Zionism INTRO

Religious Zionist Movement (also known as Mizrachi; an acronym for Merkaz Ruchani or “religious centre”) is a religious ideology that combines Zionism and Judaism, offering Zionism based on certain principles in a fusion of Jewish heritage and religion.

Religious Zionism can be traced to the "augurers of Zion" (Mevasrei Zion, precursors of Hibbat Zion) that include Rabbis Yehudah Alkalai, Zvi Kalischer, Shmuel Mohilever, and Naftali Zvi Yehudah Berlin. The purpose of Religious Zionism is to restore political freedom and religion based on the Torah, as Judaism based on the commandments is essential for Jewish life in the homeland of Israel.   

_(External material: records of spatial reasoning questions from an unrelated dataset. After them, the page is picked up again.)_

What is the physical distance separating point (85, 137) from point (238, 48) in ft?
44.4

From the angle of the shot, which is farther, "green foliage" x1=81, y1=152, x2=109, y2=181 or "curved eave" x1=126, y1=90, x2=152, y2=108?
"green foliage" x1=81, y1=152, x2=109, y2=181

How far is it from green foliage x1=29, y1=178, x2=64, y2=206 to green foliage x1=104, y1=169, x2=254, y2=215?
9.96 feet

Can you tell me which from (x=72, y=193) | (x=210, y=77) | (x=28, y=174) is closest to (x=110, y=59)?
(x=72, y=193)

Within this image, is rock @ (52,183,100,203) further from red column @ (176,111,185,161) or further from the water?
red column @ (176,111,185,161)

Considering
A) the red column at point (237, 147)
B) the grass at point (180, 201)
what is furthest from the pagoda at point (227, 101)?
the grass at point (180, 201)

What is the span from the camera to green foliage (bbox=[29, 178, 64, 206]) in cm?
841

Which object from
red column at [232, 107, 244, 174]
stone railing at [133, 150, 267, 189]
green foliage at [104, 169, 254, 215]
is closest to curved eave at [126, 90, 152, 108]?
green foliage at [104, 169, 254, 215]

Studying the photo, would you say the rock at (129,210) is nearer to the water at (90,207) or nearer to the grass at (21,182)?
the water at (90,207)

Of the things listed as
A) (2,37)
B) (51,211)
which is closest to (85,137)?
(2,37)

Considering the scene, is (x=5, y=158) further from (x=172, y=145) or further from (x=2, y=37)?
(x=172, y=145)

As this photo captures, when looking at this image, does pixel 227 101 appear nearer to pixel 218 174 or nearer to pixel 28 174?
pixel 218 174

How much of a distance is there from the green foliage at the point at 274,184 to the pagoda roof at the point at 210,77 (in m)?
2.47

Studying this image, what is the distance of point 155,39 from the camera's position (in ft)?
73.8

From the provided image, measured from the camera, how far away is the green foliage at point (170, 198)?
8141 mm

Founded in Vilna at a world conference in 1902, the first Rabbis who came out in support of Mizrachi were Rabbi Yehuda Shlomo Alkalai and Rabbi Zvi Hirsch Kalischer. The two men believed that the change in the status of Western Europe’s Jews after emancipation led them further to salvation and that individuals should therefore be able to accelerate the coming of the Jewish Messiah by reaching natural salvation. To achieve such enlightenment, Zionism’s main pillars are the Kibbutz Galuyot (or Gathering of the Exiles), the return to Eretz Israel (agricultural work), and a revival of the Hebrew language in everyday life. Zionism also called for a creation of a Jewish state, and the desire to return to Israel had always been a part of Jewish worship. In 1917, the U.K. government signed the Balfour Declaration, conveying support for the Zionist movement and calling for a home for Jews in Palestine.

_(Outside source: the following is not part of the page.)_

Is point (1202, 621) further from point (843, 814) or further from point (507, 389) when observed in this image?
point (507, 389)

The teachings of Mizrachi state that the Torah is the heart of Zionism and also maintains that Jewish nationalism is a means of obtaining their religious objectives. This group was the first official Religious Zionist party and pushed for laws that enforced kashrut (being kosher) and observance of Shabbat (the Sabbath). An important figure of the Zionist movement is the Rabbi Abraham Isaac Kook, Ashkenazi Chief Rabbi of Palestine, who attempted to intertwine the teachings of Zionism with Orthodox Judaism with the slogan Torah va¬'Avodah (“Torah and Labor”). Mizrachi branched away to a separate trade union wing that was founded in 1921, which was named Hapo’el Hamizrachi, in which religious Jews were represented by the Histadrut and tried to attract the religious Labour Zionists. 

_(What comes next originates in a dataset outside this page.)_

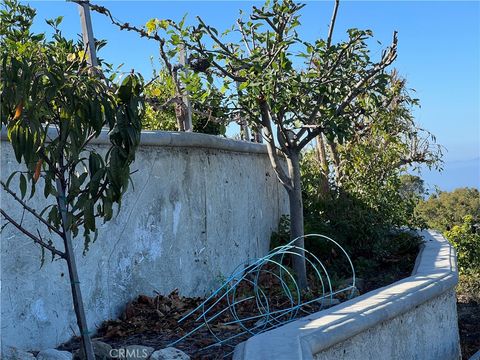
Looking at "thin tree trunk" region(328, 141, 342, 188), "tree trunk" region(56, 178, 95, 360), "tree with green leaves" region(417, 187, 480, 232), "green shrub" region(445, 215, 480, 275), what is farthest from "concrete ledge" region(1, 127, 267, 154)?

However, Judaism was redefined drastically by the Holocaust during the Second World War, where six million Jews were killed mercilessly by the Nazi Party. Despite these horrific events, the Holocaust also mobilised further support for the Zionist campaign in the post-war era. In 1948, the State of Israel was proclaimed. In 1956, several Zionist religious sects including Mizrachi and Hapo’el Hamizrachi formed the National Religious Party (Mafdal), in order to advance the rights of religious Jews in Israel that is still active today. Religious Zionism has also pledged many of its efforts and resources to constructing a national-religious education system.


Often called Kippot Sruggot (due to the knitted kippot skullcap worn by male members of the sect), the Zionists have differing factions of Orthodox Judaism that is distinguished by the individual style of dress worn by certain sub-Judaic religious groups (such as Litvish Haredi, Sephardi Haredi, and Hassidic Jews).

Most religiously observant Zionists tend to be right wing supporters regarding Israeli politics, and a large number vote for the Mafdal (National Religious Party), the Likud (Conservative party) and the National Union (nationalist party) parties. Still, there is also a smaller minority of left wing Zionists, who are represented by Rabbi Michael Melchior and the Meimad party (as part of the Israeli Labour Party). In modern times, many religious Zionists had settled in the West Bank, although nearly all had been forcibly expelled from the Gaza Strip from August to September 2005.